Promising young chefs Antonio Galapito and Bruno Caseiro left for London as soon as they finished their culinary training. “I felt that a more competitive environment would make me progress faster and learn more,” explains Caseiro.
But as tourism has flourished in their home country, so has the appetite for ambitious dining. All three chefs have returned—and developed concepts yet to be popularized in their homeland.
Lino unveiled a 10-seat chef’s table experience in the posh Lisbon neighborhood of Principe Real last year; meanwhile, Galapito opened a farm-to-table restaurant inside the Lisboans, a hotel made up of stylish apartments in the city center. A third, Miguel Vieira, who had gained renown in Budapest, came back in 2015 to turn one of the country’s premier French restaurants into a bastion of Portuguese cuisine—retaining the kitchen’s Michelin star in the process.
It’s not just that tourists and pensioners are coming with the disposable income for elaborate tasting menus, although it’s true that there are more bodies to fill restaurants in Portugal than ever. Locals have developed a keener appreciation for food, giving chefs room to pursue more adventurous projects that put their international experience to use.

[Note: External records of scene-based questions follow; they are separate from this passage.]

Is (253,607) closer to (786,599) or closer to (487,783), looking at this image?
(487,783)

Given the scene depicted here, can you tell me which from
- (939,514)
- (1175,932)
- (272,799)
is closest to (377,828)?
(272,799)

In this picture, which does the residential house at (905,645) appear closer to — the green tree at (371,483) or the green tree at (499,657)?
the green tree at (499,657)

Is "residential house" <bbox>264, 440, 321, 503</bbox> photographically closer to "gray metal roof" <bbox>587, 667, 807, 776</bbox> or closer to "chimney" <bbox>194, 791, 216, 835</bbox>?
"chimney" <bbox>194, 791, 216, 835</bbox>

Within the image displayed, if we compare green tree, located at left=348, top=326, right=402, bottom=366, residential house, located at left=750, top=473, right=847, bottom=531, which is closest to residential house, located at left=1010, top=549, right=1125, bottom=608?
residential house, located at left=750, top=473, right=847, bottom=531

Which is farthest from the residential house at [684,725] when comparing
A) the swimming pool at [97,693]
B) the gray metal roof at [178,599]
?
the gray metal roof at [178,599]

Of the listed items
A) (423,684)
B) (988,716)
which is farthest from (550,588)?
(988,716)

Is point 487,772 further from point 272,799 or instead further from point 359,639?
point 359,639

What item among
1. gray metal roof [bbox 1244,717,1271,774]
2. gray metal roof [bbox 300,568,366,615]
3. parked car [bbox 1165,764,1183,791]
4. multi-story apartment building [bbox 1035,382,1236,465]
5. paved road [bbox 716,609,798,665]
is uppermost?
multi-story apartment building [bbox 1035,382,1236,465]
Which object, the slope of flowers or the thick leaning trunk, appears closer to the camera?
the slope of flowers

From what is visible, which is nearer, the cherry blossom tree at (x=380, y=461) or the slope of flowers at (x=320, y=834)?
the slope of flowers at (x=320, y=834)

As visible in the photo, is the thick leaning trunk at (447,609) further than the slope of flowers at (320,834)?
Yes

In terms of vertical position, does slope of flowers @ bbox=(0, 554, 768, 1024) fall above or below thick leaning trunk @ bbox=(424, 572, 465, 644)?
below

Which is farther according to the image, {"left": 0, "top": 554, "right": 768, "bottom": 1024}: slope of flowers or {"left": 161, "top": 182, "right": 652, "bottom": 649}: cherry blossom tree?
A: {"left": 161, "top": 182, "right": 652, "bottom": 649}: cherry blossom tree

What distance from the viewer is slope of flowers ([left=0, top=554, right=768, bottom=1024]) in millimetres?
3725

“Portuguese food has always been great,” Vieira adds. “But if we [chefs] can add our know-how. We can take it to another level—and thankfully, that’s what’s happening at the moment.”
Here are the need-to-know restaurants for any trip to Portugal—all by chefs that have recently returned home to create a bright future for Portuguese cuisine.
“I wanted to be closer to the ingredients I was cooking with,” says 27-year-old chef Antonio Galapito after years of cooking Portuguese food at Taberna do Mercado in London’s Old Spitalfields Market. Now, in a bright, plant-filled dining room on the first floor of the Lisboans hotel, he makes a twist on beef tartare, using Portuguese cows that have been grazing the land for years to develop deep, intensely flavored meat. Rather than present it purely raw, he grills the beef and cold-smokes it with red eucalyptus for three hours, and then stuffs it into grilled cabbage leaves sourced from one of the country’s oldest organic farms. Another signature that hasn’t left the menu since day one is a plate of buttery, garlicky cockles with chard and crispy bread crumbs.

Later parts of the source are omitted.